[About this exercise] Please return the lines of the data that contain "function".

Stored data:
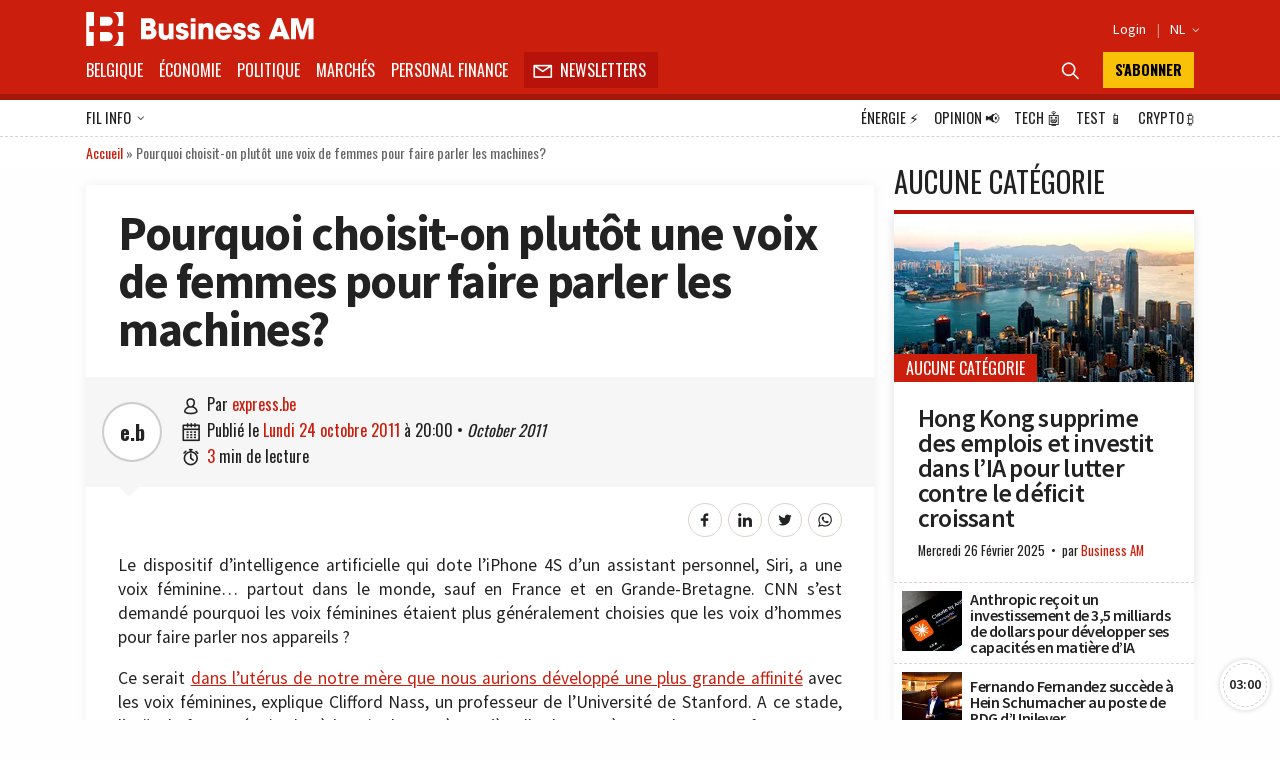

--- FILE ---
content_type: text/html; charset=utf-8
request_url: https://www.google.com/recaptcha/api2/aframe
body_size: 183
content:
<!DOCTYPE HTML><html><head><meta http-equiv="content-type" content="text/html; charset=UTF-8"></head><body><script nonce="xfcOjKGOA8U7tmimCB7HYw">/** Anti-fraud and anti-abuse applications only. See google.com/recaptcha */ try{var clients={'sodar':'https://pagead2.googlesyndication.com/pagead/sodar?'};window.addEventListener("message",function(a){try{if(a.source===window.parent){var b=JSON.parse(a.data);var c=clients[b['id']];if(c){var d=document.createElement('img');d.src=c+b['params']+'&rc='+(localStorage.getItem("rc::a")?sessionStorage.getItem("rc::b"):"");window.document.body.appendChild(d);sessionStorage.setItem("rc::e",parseInt(sessionStorage.getItem("rc::e")||0)+1);localStorage.setItem("rc::h",'1768732101747');}}}catch(b){}});window.parent.postMessage("_grecaptcha_ready", "*");}catch(b){}</script></body></html>

--- FILE ---
content_type: application/javascript; charset=utf-8
request_url: https://fundingchoicesmessages.google.com/f/AGSKWxVIzjXz_ONa7n1XybqgG3_kB6NaWgF-0oQzAiiKJ0EwV-k0Qnu0UAz_KoFvODwHCy014DJqr1gXvNO_cuMBMerivL4Lv6BBds7btqpuFfaivG95MUByhHZF_-RkTcS5BkZsgXQiOSHu8clxn-_G-IeHRktiChb3WZNt9sow_Gc-y8HZv3fo9HkfLRYp/_/mmsAds./adv_top./adsvr./ads/inline._lazy_ads/
body_size: -1289
content:
window['7c2e25a9-5065-4041-ac11-5d7835c2a4d2'] = true;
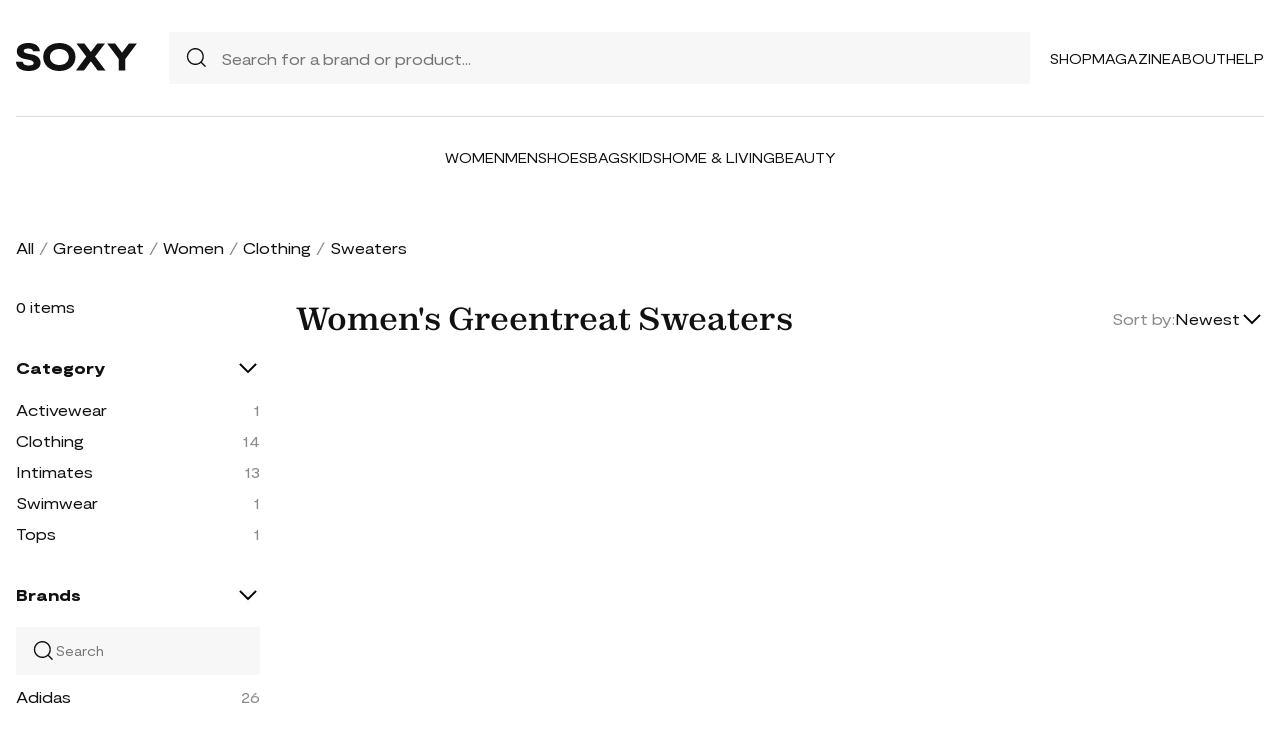

--- FILE ---
content_type: application/javascript
request_url: https://soxy.com/soxy2/js/app.js?v=6972404c4a4cc
body_size: 5039
content:
$.blockUI.defaults.message = "";

function setCookie(name, value, days) {
    var expires = "";
    if (days) {
        var date = new Date();
        date.setTime(date.getTime() + days * 24 * 60 * 60 * 1000);
        expires = "; expires=" + date.toUTCString();
    }
    document.cookie = name + "=" + (value || "") + expires + "; path=/";
}

function getCookie(name) {
    var nameEQ = name + "=";
    var ca = document.cookie.split(";");
    for (var i = 0; i < ca.length; i++) {
        var c = ca[i];
        while (c.charAt(0) == " ") c = c.substring(1, c.length);
        if (c.indexOf(nameEQ) == 0) return c.substring(nameEQ.length, c.length);
    }
    return null;
}

function getParameterByName(name, url = window.location.href) {
    name = name.replace(/[\[\]]/g, "\\$&");
    var regex = new RegExp("[?&]" + name + "(=([^&#]*)|&|#|$)"),
        results = regex.exec(url);
    if (!results) return null;
    if (!results[2]) return "";
    return decodeURIComponent(results[2].replace(/\+/g, " "));
}

function loadAjaxCart(isOpenCart) {
    $.get("/cart/get", {}, function (data) {
        if(data.total_count > 0){
            $('.navigation-bag').show();
            /*if(isOpenCart){
                $('#cart-container').show();
                $('#mobile-bag').show();
            }*/
        }
        $("#count-items-in-cart").find("span").text(data.total_count);
        $("#cart-total-price").text("$" + data.sub_total_sum);

        const cartItemsTag = document.getElementById("cart-items");

        cartItemsTag.innerHTML = "";
        let generatedCartItemsHTML = "";

        for (let i = 0; i < data.products.length; i++) {
            generatedCartItemsHTML +=
                '<div class="separator"></div>' +
                "<div>" +
                `<img src="${data.products[i].product_image}">` +
                "<div>" +
                `<p class="name">${data.products[i].name}</p>` +
                `<p class="manufacture">${data.products[i].brand}</p>` +
                '<div class="parameters">' +
                `<p>Color: <span>${data.products[i].color_name}</span></p>` +
                `<p>Size: <span>${data.products[i].cart_size}</span></p>` +
                `<p>Qty: <span>${data.products[i].quantity}</span></p>` +
                "</div>" +
                `<p class="price"><a style="float:right" onclick="removeCart(` + data.products[i].id + `)"  href="#"><img src="/soxy2/assets/icons/remove.svg"></a>$ ${data.products[i].price}</p>` +
                "</div>" +
                "</div>";
        }

        cartItemsTag.innerHTML = generatedCartItemsHTML;

        if(data.products.length == 0){
            $('#cart-proceed-to-checkout').hide();
        } else {
            $('#cart-proceed-to-checkout').show();
        }

        if(isOpenCart) {
            $('#navigation-bag').trigger('click');
            document.body.scrollTop = document.documentElement.scrollTop = 0;
        }
    });
}

function removeCart(id) {

    $.post('/cart/delete/' + id, {}, function(){
        loadAjaxCart(false);
    });

}

$.ajaxSetup({
    headers: {
        "X-CSRF-TOKEN": $('meta[name="csrf-token"]').attr("content"),
    },
});

$(".pr-out").on("click", function () {
    var href = $(this).attr("href");
    var trigger = $(this).attr("data-trigger");
    $.post(statUrl, {
        href: href,
        trigger: trigger,
        page_url: document.location.pathname,
    });
});

$(function () {
    loadAjaxCart(false);

    const navigationBagTag = document.getElementById("navigation-bag");
    const cartContainerTag = document.getElementById("cart-container");
    const cartBackground = document.getElementById("cart-background");
    const navigationBagCount = document.getElementById("count-items-in-cart");

    navigationBagTag.onclick = () => {
        if (cartContainerTag.classList.contains("closed")) {
            cartBackground.style.height = document.body.offsetHeight + "px";
            cartBackground.style.display = "block";
            cartContainerTag.classList.replace("closed", "opened");

            return;
        }

        cartBackground.style.display = "none";
        cartContainerTag.classList.replace("opened", "closed");
    };

    navigationBagCount.onclick = () => {
        if (cartContainerTag.classList.contains("closed")) {
            cartBackground.style.height = document.body.offsetHeight + "px";
            cartBackground.style.display = "block";
            cartContainerTag.classList.replace("closed", "opened");

            return;
        }

        cartBackground.style.display = "none";
        cartContainerTag.classList.replace("opened", "closed");
    };

    cartBackground.onclick = function () {
        cartBackground.style.display = "none";
        cartContainerTag.classList.replace("opened", "closed");
    };

    $('.slide-down').on("click", function(){
        let targetClass = $(this).attr('data-target');
        if(targetClass != ''){
            $('.' + targetClass).slideToggle();
        }
    });
});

[Answer to this exercise]
<!DOCTYPE HTML><html><head><meta http-equiv="content-type" content="text/html; charset=UTF-8"></head><body><script nonce="xfcOjKGOA8U7tmimCB7HYw">/** Anti-fraud and anti-abuse applications only. See google.com/recaptcha */ try{var clients={'sodar':'https://pagead2.googlesyndication.com/pagead/sodar?'};window.addEventListener("message",function(a){try{if(a.source===window.parent){var b=JSON.parse(a.data);var c=clients[b['id']];if(c){var d=document.createElement('img');d.src=c+b['params']+'&rc='+(localStorage.getItem("rc::a")?sessionStorage.getItem("rc::b"):"");window.document.body.appendChild(d);sessionStorage.setItem("rc::e",parseInt(sessionStorage.getItem("rc::e")||0)+1);localStorage.setItem("rc::h",'1768732101747');}}}catch(b){}});window.parent.postMessage("_grecaptcha_ready", "*");}catch(b){}</script></body></html>
function setCookie(name, value, days) {
function getCookie(name) {
function getParameterByName(name, url = window.location.href) {
function loadAjaxCart(isOpenCart) {
    $.get("/cart/get", {}, function (data) {
function removeCart(id) {
    $.post('/cart/delete/' + id, {}, function(){
$(".pr-out").on("click", function () {
$(function () {
    cartBackground.onclick = function () {
    $('.slide-down').on("click", function(){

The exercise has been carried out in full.